Problem details:
The records below are to be set down word for word, with every picture left out.

(Records from a collection)
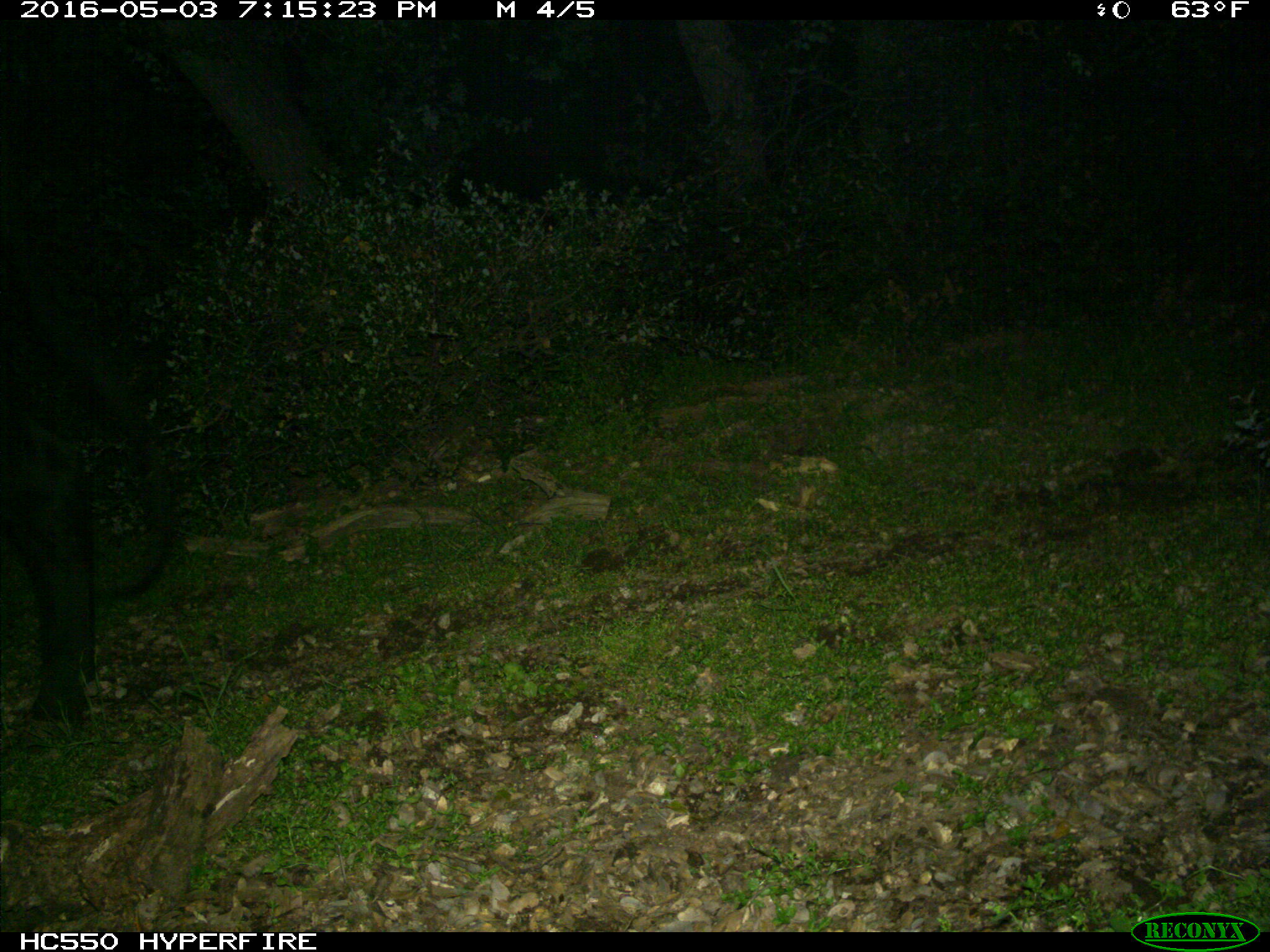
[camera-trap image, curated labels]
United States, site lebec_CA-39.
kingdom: Animalia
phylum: Chordata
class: Mammalia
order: Artiodactyla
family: Bovidae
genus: Bos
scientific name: Bos taurus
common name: domestic cow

Answer for this exercise:
[camera-trap image, curated labels]
United States, site lebec_CA-39.
kingdom: Animalia
phylum: Chordata
class: Mammalia
order: Artiodactyla
family: Bovidae
genus: Bos
scientific name: Bos taurus
common name: domestic cow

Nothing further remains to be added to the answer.